(Source passage begins)
Vectorset, a faster std::set

Question

I decided to implement a vectorset, which is intended to be faster than std::set for the 3 fundamental operations, namely insert, erase, and lower_bound. The basic idea is to store some contiguous nodes in an array in order to improve cache locality, essentially "unrolling" the tree. (Of course this is a standard idea and it seems it is the motivation for B-trees, although it is definitely not a B-tree.) The goal is to have a slight performance improvement, and the implementation should be fairly high-level.

Update: it is different to boost.container's flat_set, because it seems flat_set uses only one underlying sequence container.

Some implementation points:

In some way it is a wrapper around std::map, allowing a simple design instead of reimplementing balanced trees from scratch. The (map) value is the array type, while the (map) key is the lowest (set) key in the array. The number of elements (set keys) in the array is bounded by a compile-time constant. This is the main invariant, and based on this some insertion strategy is used.
The array itself is a veque, a third-party single-header container which is a sort of std::vector with fast push_front() and faster insert, the idea being that you keep some capacity on both sides of the array. It has proven to be quite useful. Note that to avoid the dependency it is straightforward to replace it with a std::deque, but obviously the deque has been found to be slower.
Some features are not implemented (such as reverse iterators, merge, and an allocator template parameter). But I think the basic idea is there.
I don't know if I have implemented constness and forwarding in a fully correct manner. There's an unfortunate const_cast at the moment, which sounds wrong.
I used the rule of zero, since resources are managed by the std::map.
Instead of writing "manual" benchmarks, I decided to write a "trace" (basically a series of operations on the set structure, the operations being admittedly kind of random). I wrapped this in a very bare-bones executable. Then I used the command line benchmarking tool hyperfine to compare runtimes. This has the major disadvantage that it inherently also counts setup and teardown time, so speedup estimations may be faulty. At the same time it avoids boilerplate code or some benchmarking library to keep it simple, it's just to get an idea after all. A possible output is given at the end.

vectorset.hpp

#ifndef VECTORSET_VECTORSET_HPP
#define VECTORSET_VECTORSET_HPP

#include <map>
//see: https://github.com/Shmoopty/veque
#include "veque.hpp"
(Source passage ends)
(Data for review begins)
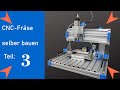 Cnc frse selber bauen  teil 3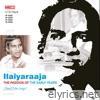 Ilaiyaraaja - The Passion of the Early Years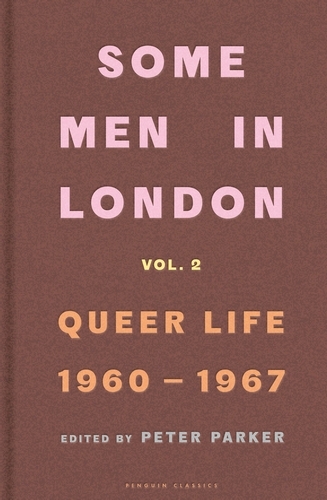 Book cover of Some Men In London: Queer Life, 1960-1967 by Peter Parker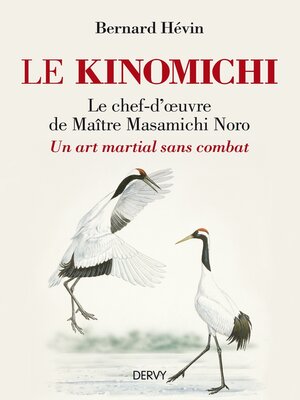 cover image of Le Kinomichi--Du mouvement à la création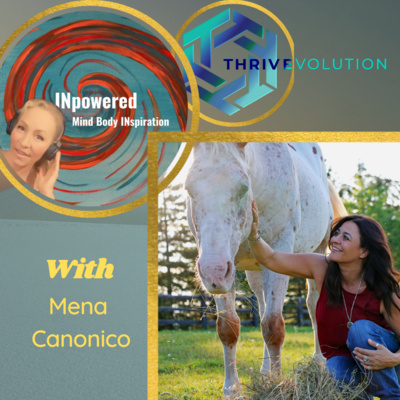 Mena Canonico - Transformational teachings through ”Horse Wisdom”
(Data for review ends)
(Data for review begins)
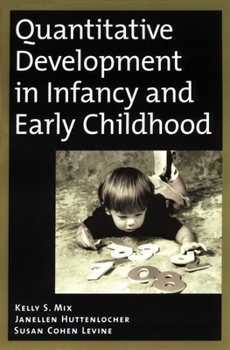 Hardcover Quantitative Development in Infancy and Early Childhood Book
(Data for review ends)
▶ [Task objective]:
Answer these questions from the vectorset post:
(a) In the wrapped std::map, what serves as the key?
(b) Which standard container could replace the veque to avoid the dependency, and how did it compare in speed?
(c) What tool compared the runtimes?

▶ [Task output]:
(a) The lowest (set) key in the array.
(b) A std::deque, which was found to be slower.
(c) The command line benchmarking tool hyperfine.